* ЦЕЛЬ ЗАДАНИЯ:
Объясните по фрагменту о разочаровании и одиночестве, отчего, оставшись один, впору спросить себя, наяву ли всё происходит или во сне.

* ТЕКСТОВЫЙ БЛОК:

........

Разумеется, это касается того, кто знает все, что я сейчас сказал, но того, кто этого лишен, можно пожалеть.

Никого близкого, никого, кто бы думал обо мне… Стоит ли иметь идеи, если ими не с кем поделиться? Стоит ли иметь талант, если нет в этом мире человека, мнение которого для меня важнее, чем любое другое? Стоит ли обладать умом, общаясь с людьми, которые меня не поймут?

Предоставьте всему идти своим путем; Вы испытали разочарование, Вы каждый день будете испытывать новые разочарования; Вы убедились в том, что ничто в этом мире не прочно, что ни на что нельзя рассчитывать; Вы готовы отрицать все. Нервы натянуты, мысли текут вяло; мое «я» сжимается до такой степени, что, когда остаешься один, впору спросить себя, наяву ли все это происходит или во сне. Воображение отказывает, другими словами – никаких воздушных замков. С таким же успехом можно сказать – больше никаких надежд. Вы начинаете вести себя развязно и принимаетесь высмеивать то, что должно бы вызывать слезы.

........

Записи рассуждений по сценам:
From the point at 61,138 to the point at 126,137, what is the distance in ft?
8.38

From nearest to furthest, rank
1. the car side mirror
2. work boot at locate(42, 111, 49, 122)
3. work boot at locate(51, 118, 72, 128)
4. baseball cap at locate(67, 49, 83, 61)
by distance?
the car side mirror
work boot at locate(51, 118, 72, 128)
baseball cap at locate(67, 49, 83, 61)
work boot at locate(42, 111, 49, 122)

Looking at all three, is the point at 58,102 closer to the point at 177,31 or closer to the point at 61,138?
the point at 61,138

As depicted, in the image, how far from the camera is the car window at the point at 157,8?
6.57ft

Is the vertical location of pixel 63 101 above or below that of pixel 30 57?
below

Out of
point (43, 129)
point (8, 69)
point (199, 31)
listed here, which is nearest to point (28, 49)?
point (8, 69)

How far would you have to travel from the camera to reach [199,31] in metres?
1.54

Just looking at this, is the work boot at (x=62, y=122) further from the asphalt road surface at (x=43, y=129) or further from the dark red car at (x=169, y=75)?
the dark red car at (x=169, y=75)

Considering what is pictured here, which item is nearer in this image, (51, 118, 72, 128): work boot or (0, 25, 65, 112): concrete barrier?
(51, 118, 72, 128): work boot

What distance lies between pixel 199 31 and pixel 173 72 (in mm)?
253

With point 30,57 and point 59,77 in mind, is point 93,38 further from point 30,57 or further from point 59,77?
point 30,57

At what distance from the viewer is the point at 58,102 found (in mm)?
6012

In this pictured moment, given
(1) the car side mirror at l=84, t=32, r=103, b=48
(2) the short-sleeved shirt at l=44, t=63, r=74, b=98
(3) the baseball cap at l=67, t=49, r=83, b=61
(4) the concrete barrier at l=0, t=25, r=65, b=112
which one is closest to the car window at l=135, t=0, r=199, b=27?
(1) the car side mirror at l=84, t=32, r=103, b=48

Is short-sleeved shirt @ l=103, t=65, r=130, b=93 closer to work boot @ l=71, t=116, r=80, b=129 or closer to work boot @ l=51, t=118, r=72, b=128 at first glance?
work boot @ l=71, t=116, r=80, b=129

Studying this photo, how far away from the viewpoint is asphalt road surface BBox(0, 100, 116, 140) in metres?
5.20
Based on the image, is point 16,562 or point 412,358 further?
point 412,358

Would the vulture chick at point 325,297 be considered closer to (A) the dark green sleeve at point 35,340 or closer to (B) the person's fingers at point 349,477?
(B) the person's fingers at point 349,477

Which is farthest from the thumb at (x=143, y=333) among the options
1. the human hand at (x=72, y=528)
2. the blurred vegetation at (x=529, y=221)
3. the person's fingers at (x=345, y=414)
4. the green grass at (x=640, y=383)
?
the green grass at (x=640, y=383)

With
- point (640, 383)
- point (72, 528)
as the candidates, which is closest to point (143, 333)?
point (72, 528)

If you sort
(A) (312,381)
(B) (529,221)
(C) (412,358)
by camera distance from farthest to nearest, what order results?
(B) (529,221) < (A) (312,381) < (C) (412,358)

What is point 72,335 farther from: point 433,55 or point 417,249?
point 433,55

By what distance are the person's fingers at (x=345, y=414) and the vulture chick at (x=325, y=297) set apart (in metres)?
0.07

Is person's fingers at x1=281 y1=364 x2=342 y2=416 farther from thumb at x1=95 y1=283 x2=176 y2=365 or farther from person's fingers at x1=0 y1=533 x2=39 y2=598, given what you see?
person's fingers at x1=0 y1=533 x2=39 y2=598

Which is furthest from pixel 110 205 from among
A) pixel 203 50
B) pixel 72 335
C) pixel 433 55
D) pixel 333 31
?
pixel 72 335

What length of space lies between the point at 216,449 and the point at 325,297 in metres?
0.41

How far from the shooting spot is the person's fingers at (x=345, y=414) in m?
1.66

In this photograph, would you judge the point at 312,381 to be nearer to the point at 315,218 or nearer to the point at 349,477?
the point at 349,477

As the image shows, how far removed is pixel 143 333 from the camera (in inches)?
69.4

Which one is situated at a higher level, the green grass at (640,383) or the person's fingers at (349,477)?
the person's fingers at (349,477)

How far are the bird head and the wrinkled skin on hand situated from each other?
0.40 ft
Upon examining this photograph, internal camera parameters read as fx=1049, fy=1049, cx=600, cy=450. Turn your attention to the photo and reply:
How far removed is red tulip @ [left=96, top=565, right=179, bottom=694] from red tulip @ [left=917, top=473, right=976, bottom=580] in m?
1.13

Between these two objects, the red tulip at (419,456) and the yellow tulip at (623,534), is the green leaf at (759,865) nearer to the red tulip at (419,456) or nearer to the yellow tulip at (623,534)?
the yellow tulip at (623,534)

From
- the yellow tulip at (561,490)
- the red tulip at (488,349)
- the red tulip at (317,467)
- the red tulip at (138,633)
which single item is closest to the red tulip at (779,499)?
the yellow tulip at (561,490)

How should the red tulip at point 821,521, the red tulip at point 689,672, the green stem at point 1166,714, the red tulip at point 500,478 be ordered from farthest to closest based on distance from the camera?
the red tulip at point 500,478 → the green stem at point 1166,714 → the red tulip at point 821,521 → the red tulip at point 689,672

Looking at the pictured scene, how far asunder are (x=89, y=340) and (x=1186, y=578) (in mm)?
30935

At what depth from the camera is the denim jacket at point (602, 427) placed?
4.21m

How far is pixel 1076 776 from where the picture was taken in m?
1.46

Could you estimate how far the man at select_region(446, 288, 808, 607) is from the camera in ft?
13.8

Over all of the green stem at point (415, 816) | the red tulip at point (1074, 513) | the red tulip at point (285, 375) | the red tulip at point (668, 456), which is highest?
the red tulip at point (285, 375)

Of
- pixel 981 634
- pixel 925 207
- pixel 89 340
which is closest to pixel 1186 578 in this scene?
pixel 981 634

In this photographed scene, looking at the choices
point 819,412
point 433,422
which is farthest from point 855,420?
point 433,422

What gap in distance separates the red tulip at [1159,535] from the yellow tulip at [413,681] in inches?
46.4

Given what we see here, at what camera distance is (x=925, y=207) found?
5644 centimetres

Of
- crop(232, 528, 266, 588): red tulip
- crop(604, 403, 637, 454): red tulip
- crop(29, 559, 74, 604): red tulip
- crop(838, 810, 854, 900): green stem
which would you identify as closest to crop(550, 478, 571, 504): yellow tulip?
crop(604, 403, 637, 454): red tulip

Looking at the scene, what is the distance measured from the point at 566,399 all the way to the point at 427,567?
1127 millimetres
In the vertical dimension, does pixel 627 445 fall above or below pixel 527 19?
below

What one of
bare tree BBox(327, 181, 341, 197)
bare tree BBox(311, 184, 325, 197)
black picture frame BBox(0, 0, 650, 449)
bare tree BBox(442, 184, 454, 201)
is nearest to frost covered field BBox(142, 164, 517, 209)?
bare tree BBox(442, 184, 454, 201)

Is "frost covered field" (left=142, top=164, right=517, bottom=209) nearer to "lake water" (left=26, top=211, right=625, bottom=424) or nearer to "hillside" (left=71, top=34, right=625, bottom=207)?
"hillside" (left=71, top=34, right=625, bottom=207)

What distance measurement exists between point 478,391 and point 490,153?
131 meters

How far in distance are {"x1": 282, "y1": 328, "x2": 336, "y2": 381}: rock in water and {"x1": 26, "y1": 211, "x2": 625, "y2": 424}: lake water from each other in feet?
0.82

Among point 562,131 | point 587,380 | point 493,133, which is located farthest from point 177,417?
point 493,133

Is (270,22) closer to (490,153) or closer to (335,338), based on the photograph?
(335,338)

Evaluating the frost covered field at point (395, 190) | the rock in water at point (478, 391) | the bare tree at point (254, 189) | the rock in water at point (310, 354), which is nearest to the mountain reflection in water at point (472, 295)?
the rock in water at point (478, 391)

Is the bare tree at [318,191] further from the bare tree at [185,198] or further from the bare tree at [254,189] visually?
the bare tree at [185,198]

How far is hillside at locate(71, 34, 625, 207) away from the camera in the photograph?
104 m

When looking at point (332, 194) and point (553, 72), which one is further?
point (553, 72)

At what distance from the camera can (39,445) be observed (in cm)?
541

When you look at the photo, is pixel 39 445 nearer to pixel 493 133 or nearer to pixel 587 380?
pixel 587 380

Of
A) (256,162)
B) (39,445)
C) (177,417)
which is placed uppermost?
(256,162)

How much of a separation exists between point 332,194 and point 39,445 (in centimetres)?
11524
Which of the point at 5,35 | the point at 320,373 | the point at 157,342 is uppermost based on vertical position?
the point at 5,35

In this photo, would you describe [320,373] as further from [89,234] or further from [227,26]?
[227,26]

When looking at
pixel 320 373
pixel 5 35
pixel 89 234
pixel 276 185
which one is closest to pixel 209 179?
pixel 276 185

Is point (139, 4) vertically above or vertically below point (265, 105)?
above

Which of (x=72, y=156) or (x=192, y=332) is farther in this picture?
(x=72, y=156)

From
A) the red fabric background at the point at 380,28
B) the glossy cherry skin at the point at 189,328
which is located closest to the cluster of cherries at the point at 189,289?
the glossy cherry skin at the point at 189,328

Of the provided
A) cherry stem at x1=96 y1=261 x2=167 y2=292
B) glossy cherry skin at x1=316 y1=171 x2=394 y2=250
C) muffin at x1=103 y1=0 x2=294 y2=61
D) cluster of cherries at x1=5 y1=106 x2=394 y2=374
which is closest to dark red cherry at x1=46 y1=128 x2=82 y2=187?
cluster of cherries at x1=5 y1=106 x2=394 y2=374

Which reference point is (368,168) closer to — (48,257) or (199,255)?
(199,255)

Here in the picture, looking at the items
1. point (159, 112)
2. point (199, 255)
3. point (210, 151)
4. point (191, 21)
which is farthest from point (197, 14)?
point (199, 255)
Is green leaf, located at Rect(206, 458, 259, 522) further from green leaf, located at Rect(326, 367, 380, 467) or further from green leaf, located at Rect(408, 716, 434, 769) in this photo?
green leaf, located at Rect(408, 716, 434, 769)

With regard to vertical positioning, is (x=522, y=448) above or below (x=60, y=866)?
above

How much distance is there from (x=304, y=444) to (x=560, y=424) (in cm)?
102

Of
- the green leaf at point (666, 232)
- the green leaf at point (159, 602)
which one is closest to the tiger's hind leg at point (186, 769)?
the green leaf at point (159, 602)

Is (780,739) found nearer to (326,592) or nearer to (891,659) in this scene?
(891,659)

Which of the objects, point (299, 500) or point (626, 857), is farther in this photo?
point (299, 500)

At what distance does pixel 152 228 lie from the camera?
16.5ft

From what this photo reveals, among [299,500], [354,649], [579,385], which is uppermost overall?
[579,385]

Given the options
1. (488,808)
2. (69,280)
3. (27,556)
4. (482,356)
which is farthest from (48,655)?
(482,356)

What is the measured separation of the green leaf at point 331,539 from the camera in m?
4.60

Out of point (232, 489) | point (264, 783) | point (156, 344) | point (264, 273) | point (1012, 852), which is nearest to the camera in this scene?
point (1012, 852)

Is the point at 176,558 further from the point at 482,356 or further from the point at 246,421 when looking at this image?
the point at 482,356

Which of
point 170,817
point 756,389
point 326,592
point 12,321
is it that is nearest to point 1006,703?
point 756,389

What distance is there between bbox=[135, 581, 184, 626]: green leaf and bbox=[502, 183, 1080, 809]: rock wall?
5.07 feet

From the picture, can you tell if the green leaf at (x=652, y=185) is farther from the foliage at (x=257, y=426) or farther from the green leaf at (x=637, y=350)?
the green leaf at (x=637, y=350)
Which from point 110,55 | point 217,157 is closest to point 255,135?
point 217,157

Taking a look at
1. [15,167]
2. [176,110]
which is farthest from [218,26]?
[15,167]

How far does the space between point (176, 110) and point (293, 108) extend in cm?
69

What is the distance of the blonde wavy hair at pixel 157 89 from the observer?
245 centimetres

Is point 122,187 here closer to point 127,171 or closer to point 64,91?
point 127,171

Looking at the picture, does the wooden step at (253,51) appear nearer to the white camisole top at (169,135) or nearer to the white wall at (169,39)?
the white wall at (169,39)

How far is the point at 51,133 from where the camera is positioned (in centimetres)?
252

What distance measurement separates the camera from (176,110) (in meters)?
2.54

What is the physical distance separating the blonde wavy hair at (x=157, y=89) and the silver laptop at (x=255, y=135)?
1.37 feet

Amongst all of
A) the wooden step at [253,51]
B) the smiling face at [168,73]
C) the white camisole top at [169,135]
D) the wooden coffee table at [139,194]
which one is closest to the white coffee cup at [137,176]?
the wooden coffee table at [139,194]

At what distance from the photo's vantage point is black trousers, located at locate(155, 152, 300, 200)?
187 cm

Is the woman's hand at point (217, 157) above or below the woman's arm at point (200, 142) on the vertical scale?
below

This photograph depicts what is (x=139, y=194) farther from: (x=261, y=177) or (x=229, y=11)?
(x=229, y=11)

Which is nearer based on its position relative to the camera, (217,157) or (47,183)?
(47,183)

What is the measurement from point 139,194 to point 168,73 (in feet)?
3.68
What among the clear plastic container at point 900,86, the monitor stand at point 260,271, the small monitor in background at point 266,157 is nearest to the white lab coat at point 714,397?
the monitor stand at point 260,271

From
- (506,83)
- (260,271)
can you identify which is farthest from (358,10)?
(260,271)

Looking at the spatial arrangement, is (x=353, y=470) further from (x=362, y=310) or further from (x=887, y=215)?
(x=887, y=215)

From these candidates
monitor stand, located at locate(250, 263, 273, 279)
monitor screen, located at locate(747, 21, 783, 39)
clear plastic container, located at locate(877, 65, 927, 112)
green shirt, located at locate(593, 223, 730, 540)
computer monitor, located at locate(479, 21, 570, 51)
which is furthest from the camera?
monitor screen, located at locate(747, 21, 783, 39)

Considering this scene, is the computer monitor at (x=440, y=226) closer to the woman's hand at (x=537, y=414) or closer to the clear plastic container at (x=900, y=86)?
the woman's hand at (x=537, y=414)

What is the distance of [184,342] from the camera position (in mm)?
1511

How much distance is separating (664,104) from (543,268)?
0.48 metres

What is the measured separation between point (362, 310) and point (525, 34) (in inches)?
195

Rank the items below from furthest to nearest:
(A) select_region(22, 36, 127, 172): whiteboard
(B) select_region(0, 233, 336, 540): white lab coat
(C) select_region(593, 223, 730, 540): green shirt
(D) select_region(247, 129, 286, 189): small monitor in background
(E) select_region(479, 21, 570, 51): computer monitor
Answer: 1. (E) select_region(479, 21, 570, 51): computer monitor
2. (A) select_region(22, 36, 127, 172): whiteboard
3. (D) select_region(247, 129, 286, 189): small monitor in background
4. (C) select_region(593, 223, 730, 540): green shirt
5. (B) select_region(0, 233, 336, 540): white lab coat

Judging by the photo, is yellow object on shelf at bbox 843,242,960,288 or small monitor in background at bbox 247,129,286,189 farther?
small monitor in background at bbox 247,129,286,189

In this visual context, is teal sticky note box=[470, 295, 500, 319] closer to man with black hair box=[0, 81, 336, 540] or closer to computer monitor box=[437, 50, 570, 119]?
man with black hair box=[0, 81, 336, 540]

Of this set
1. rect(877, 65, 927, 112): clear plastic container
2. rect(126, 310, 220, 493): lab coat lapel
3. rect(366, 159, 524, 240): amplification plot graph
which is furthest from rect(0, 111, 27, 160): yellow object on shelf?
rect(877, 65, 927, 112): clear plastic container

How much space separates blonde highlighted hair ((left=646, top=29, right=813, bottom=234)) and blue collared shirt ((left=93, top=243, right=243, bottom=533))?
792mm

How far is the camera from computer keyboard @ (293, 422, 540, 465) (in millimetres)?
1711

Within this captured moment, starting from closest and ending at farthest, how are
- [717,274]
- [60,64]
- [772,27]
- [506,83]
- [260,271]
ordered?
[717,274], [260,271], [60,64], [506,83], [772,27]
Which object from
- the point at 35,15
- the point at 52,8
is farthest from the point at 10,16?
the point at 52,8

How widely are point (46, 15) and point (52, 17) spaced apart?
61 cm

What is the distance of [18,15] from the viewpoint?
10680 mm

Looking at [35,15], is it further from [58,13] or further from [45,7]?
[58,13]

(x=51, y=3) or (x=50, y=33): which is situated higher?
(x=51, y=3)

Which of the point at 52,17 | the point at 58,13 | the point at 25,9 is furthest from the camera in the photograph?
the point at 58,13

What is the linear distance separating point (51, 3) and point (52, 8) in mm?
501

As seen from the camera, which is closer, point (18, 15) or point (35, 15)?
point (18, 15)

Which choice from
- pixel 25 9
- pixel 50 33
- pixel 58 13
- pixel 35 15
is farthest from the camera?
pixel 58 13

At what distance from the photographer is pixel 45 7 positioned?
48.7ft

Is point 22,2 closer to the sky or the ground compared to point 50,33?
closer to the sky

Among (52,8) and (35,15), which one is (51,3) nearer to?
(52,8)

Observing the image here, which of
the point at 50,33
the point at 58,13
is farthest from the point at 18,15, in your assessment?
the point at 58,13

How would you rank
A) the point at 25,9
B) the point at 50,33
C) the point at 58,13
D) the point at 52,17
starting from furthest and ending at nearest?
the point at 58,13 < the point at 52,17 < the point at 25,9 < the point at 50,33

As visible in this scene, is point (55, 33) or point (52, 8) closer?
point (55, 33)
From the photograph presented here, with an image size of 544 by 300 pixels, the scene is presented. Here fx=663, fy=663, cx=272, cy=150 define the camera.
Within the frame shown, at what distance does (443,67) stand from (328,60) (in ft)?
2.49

........

* РЕШЁННАЯ ЗАДАЧА:
Это происходит оттого, что собственное «я» сжимается до такой степени, что в одиночестве начинаешь сомневаться, явь это или сон.